SOCRATE Donc le juste ne voudra jamais commettre une injustice.
GORGIAS Il ne saurait le vouloir 1.)
SOCRATE Or l’orateur, d’après notre raisonnement, est nécessairement juste.
GORGIAS Oui.
SOCRATE Par conséquent l’orateur ne voudra jamais commettre une injustice.

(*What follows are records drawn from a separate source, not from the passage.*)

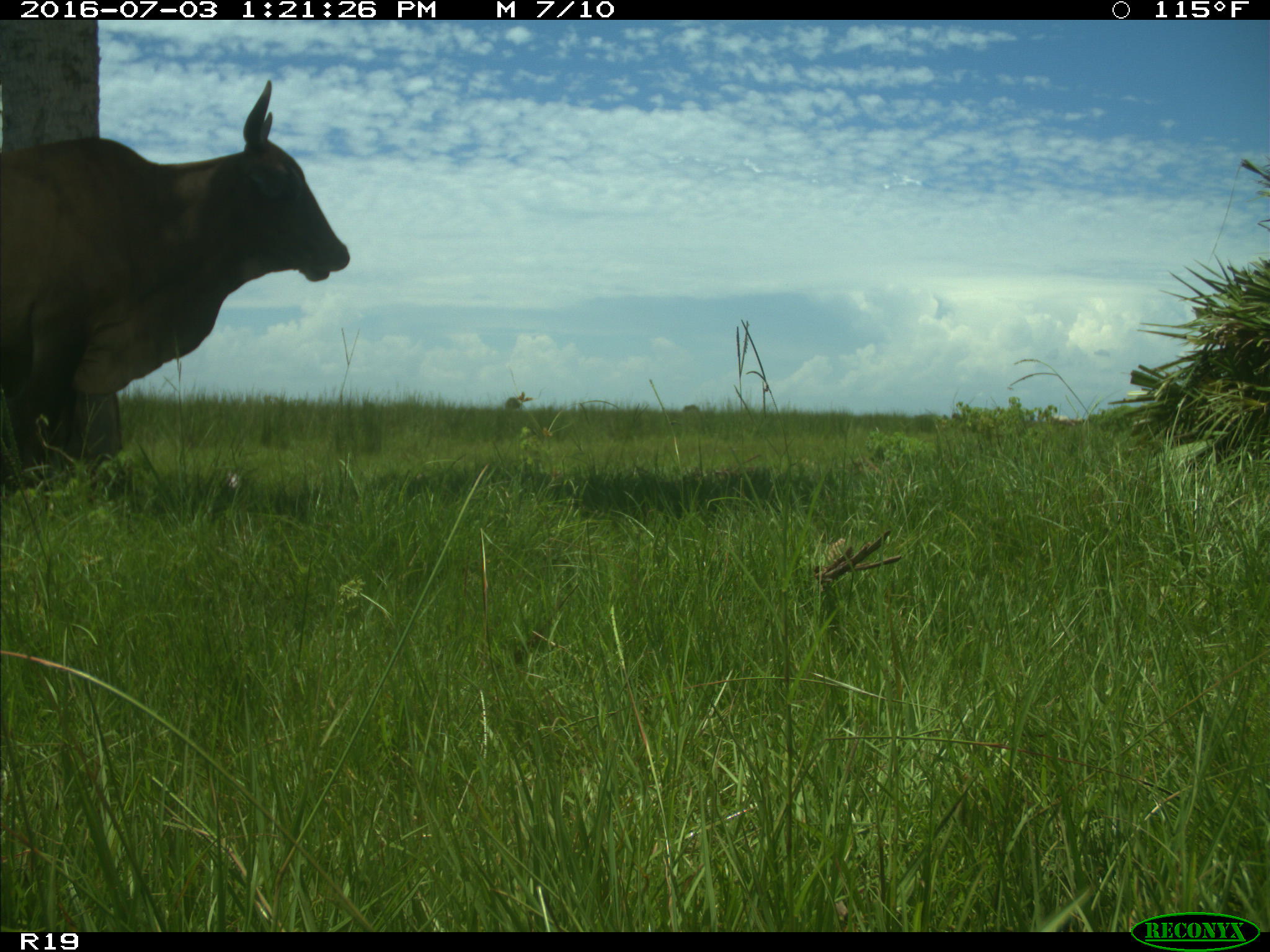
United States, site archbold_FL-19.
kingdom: Animalia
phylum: Chordata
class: Mammalia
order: Artiodactyla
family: Bovidae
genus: Bos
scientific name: Bos taurus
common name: domestic cow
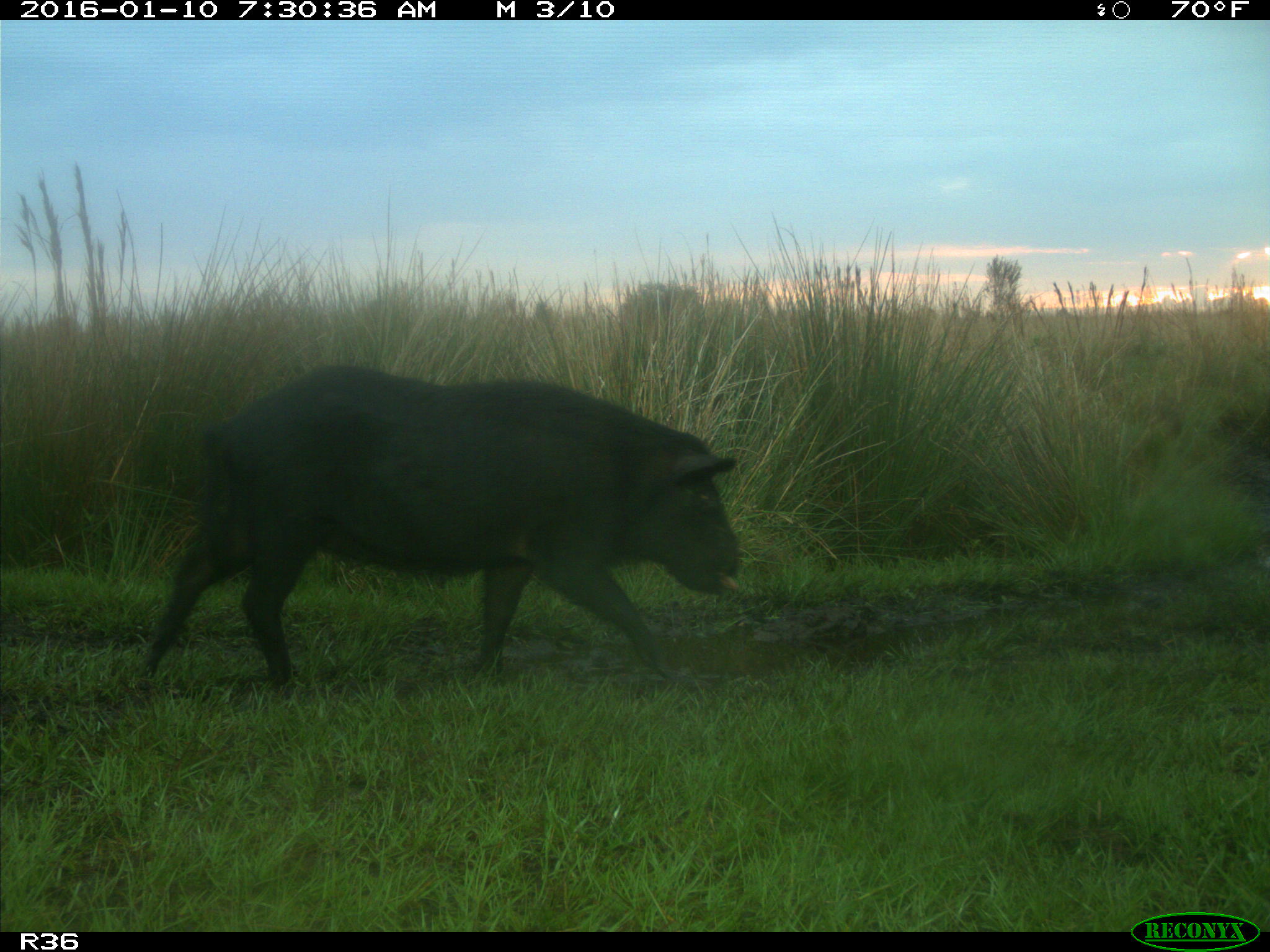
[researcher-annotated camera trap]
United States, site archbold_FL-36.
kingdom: Animalia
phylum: Chordata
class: Mammalia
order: Artiodactyla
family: Suidae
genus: Sus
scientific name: Sus scrofa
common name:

GORGIAS Il paraît que non.
SOCRATE XV. — Maintenant te rappelles-tu avoir dit tout à l’heure qu’il ne faut pas s’en prendre aux pédotribes ni les chasser des cités, si le boxeur se sert de la boxe pour faire du mal, et pareillement que, si l’orateur fait un mauvais usage de la rhétorique, ce n’est pas le maître qu’il faut accuser ni chasser de la cité, mais bien le coupable qui a fait un mauvais usage de la rhétorique ? As-tu dit cela, oui ou non ?
GORGIAS Je l’ai dit.
SOCRATE Mais ne venons-nous pas de voir à l’instant que ce même homme, l’orateur, est incapable de commettre jamais une injustice ? N’est-ce pas vrai ?
GORGIAS Si, évidemment.
SOCRATE Mais au début de notre entretien, Gorgias, il a été dit que la rhétorique avait pour objet les discours, non pas 460e-461d ceux qui traitent du pair et de l’impair, mais ceux qui traitent du juste et de l’injuste, n’est-ce pas ?
GORGIAS Oui.
SOCRATE Quand je t’ai entendu affirmer cela, j’ai cru, moi, que la rhétorique ne saurait jamais être une chose injuste, puisque ses discours roulent toujours sur la justice. Mais quand peu après tu as dit que l’orateur pouvait aussi faire de la rhétorique un usage injuste, cela m’a surpris, et, considérant le désaccord qui était dans tes discours, j’ai fait cette déclaration, que, si tu croyais comme moi qu’il est avantageux d’être réfuté, il valait la peine de continuer la discussion ; qu’autrement, il fallait la laisser tomber. Puis, après examen, tu vois toi-même que nous reconnaissons au contraire que l’orateur ne peut user injustement de la rhétorique ni consentir à être injuste. Où est la vérité là-dedans ? Par le chien, Gorgias, nous aurons besoin d’une longue séance pour la discerner exactement.